» **Work item**
When you reproduce the data, keep every word exactly as it stands and leave the pictures out.

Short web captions

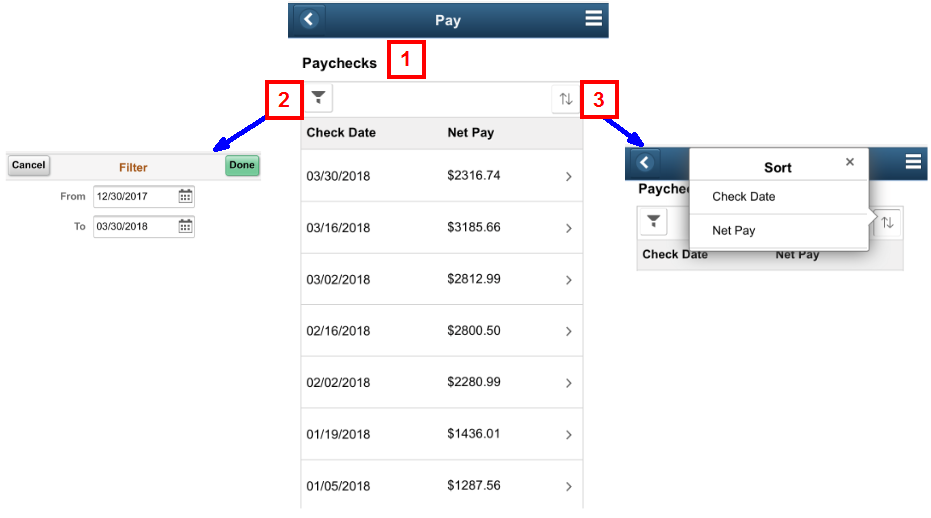 Displays the New Pay Page with Filter and Display Options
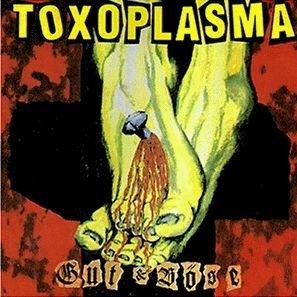 Gut & Bose by Toxoplasma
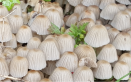 Pleated Inkcap Mushrooms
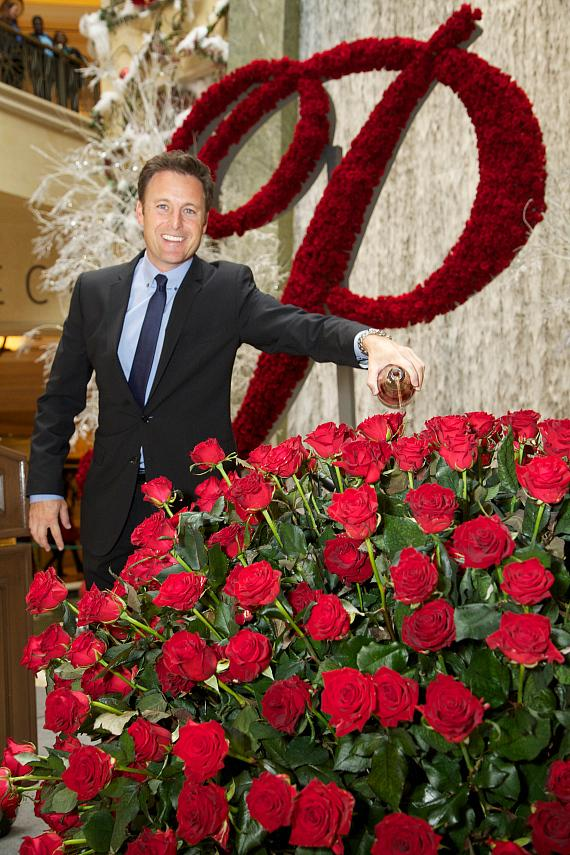 Chris Harrison unveils newest member of the Rose Family - The Palazzo Rose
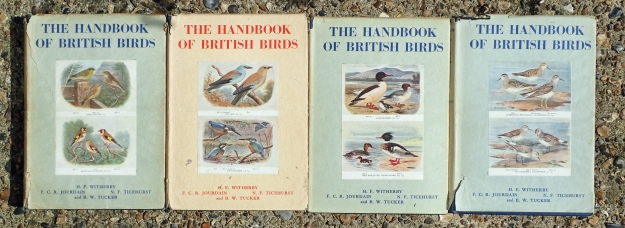 The Handbook of British Birds, (published 1938-41) by HF Witherby et al were masterful works in their time. I have four of the five volumes published. Pioneering as they were, they set a standard that BWP more than supplanted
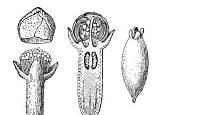 Hřebíčkovec vonný (Caryophyllus aromaticus)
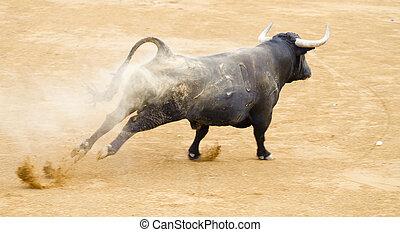 Black bull in the spanish bullfighting arena - Black bull in...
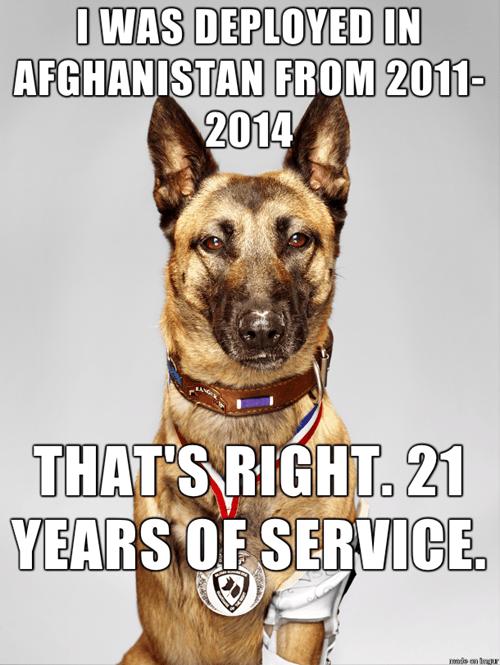 He's a Long Veteran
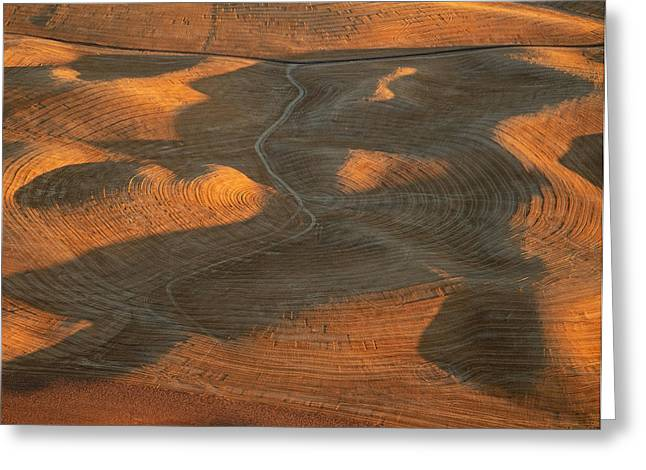 Contour Plowing Greeting Cards - Palouse Contours IV Greeting Card by Latah Trail Foundation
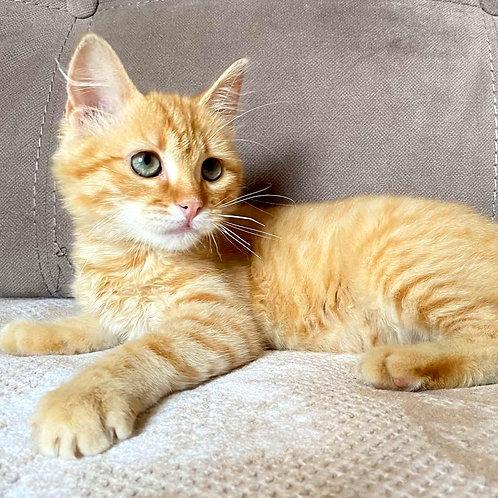 219 Simba    Siberian male kitten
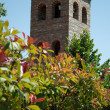 Stockfoto: Tower behind trees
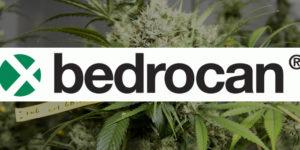 Bedrocan, le fournisseur européen de cannabis médical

» **Response to this exercise**
 Displays the New Pay Page with Filter and Display Options
 Gut & Bose by Toxoplasma
 Pleated Inkcap Mushrooms
 Chris Harrison unveils newest member of the Rose Family - The Palazzo Rose
 The Handbook of British Birds, (published 1938-41) by HF Witherby et al were masterful works in their time. I have four of the five volumes published. Pioneering as they were, they set a standard that BWP more than supplanted
 Hřebíčkovec vonný (Caryophyllus aromaticus)
 Black bull in the spanish bullfighting arena - Black bull in...
 He's a Long Veteran
 Contour Plowing Greeting Cards - Palouse Contours IV Greeting Card by Latah Trail Foundation
 219 Simba    Siberian male kitten
 Stockfoto: Tower behind trees
 Bedrocan, le fournisseur européen de cannabis médical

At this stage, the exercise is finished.